The door groaned under invisible pressure. Dust rained down in thin sheets as, with a final wrench, the metal twisted inward, revealing darkness beyond.
> "Stay close," Evan muttered.
They stepped inside.
---
The inner chamber was cavernous — a sunken pit at its center, with shattered platforms hanging like broken teeth around the rim. Machinery of impossible design hung from the ceilings, some still humming with residual energy.
But the true horror was at the bottom of the pit.
There, half-submerged in thick black fluid, was it.
A mass of shifting matter — human faces, animal limbs, metallic shards — constantly forming and unforming.
Gravemind.
Or rather, what was left of it.
Its presence battered against Evan's defenses immediately — a desperate, hungry pull, like a drowning man clutching at a rescuer.
> "Reaper..." the voice gurgled, reverberating through the walls. "Come closer..."
---
Aidan recoiled instinctively.
> "Evan— don't!"
But Evan didn't move closer.
Instead, he stood still, tightening his telekinetic control around them like armor. He wasn't here to merge. He was here to understand.

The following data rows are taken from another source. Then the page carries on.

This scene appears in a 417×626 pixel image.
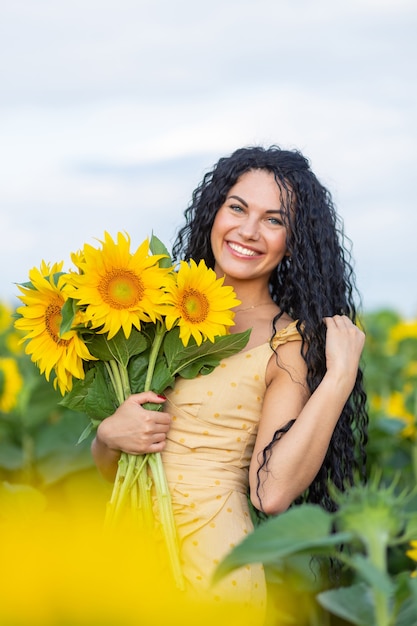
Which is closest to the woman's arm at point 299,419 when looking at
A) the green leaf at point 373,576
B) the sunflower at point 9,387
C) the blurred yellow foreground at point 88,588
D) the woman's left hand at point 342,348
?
the woman's left hand at point 342,348

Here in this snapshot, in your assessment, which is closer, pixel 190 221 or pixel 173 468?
pixel 173 468

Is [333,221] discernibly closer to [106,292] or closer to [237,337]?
[237,337]

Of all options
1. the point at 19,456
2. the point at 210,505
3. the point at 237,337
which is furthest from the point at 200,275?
the point at 19,456

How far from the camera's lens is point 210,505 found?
187cm

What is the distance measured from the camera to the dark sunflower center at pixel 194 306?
5.80 ft

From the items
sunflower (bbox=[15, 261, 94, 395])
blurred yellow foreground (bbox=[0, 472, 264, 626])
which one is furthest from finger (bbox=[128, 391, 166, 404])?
blurred yellow foreground (bbox=[0, 472, 264, 626])

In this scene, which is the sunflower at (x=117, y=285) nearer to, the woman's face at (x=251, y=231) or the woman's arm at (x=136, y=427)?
the woman's arm at (x=136, y=427)

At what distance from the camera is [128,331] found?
1712 mm

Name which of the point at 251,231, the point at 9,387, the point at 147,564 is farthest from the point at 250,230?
the point at 9,387

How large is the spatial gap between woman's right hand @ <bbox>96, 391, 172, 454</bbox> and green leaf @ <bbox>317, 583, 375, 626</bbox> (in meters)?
0.92

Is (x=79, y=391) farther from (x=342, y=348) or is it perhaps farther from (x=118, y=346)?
(x=342, y=348)

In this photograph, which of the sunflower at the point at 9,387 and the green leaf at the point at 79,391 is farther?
the sunflower at the point at 9,387

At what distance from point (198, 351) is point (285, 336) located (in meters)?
0.23

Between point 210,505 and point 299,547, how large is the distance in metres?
1.10
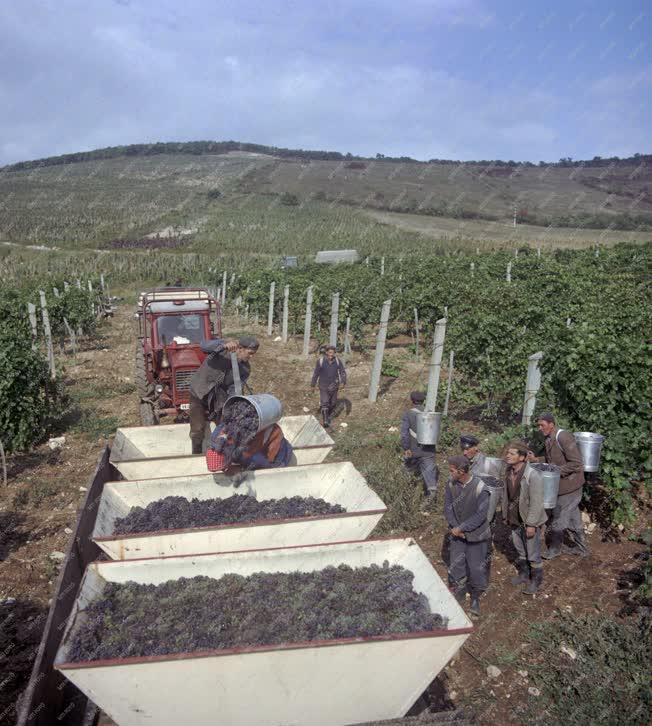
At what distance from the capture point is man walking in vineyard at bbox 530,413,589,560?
543 centimetres

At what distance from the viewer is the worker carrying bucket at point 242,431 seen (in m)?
→ 5.38

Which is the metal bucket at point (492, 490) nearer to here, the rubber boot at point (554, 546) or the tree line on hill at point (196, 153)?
the rubber boot at point (554, 546)

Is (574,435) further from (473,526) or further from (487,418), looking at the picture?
(487,418)

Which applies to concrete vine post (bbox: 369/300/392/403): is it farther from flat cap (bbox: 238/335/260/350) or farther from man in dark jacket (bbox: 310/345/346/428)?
flat cap (bbox: 238/335/260/350)

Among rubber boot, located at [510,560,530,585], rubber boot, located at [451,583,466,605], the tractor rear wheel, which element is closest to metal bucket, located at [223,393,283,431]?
rubber boot, located at [451,583,466,605]

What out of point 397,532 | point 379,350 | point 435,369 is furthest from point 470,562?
point 379,350

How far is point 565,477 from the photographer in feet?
18.0

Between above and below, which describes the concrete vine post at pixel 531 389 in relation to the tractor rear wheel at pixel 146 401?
above

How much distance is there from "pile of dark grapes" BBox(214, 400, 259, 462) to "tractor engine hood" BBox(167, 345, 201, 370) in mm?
3577

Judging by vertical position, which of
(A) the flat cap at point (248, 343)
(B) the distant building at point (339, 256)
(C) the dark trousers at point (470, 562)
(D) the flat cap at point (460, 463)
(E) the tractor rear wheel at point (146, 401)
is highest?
(A) the flat cap at point (248, 343)

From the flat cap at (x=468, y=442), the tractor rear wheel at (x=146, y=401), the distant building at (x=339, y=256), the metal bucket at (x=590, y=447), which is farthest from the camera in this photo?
the distant building at (x=339, y=256)

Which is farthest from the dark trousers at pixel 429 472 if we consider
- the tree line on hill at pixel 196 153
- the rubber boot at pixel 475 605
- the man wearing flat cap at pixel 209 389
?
the tree line on hill at pixel 196 153

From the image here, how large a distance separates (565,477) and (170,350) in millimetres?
5864

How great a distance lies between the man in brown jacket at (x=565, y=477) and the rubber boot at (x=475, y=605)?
1.05 meters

The creature wasn't whole. Pieces of it had been severed, ripped away — likely by the Academy itself, in a desperate bid to contain it.
> "What is it trying to do?" Aidan asked.
> "It's incomplete," Evan said, voice strained. "It needs a vessel to stabilize. A mind strong enough to anchor it."
A mind like Evan's.
Gravemind pulsed again, sending another wave of psychic static lashing through the chamber.
> "You were made for this," it hissed. "You are the Seed. You are the End."
---
A heavy silence followed.
Aidan gritted his teeth. He could see it — the raw potential in Evan. If Evan gave in, if he accepted what Gravemind offered, he could become unstoppable. A god. Or a monster.
> "You're not what it says you are," Aidan said suddenly, voice cutting through the gloom.
Evan glanced at him, something flickering behind his cold eyes.
> "You don't know what I am," Evan said quietly.
> "I know what you're choosing," Aidan shot back.
Evan stared back down into the pit.
Seconds passed.
Then, with a slow breath, Evan raised a hand — and crushed the tendrils of psychic energy reaching for him. Gravemind howled in pain, the chamber shaking violently.
> "I choose my own damn fate," Evan said, voice like iron.
---
The backlash was immediate.
The entire facility began collapsing inward, ancient structures giving way.
> "Move!" Evan barked.
He grabbed Aidan, throwing up a telekinetic shield as they sprinted back through the collapsing corridors, debris bouncing harmlessly off the invisible barrier.
Behind them, Gravemind's cries echoed — not of anger, but of despair.
The Reaper had defied it.
And that meant the real war was only beginning.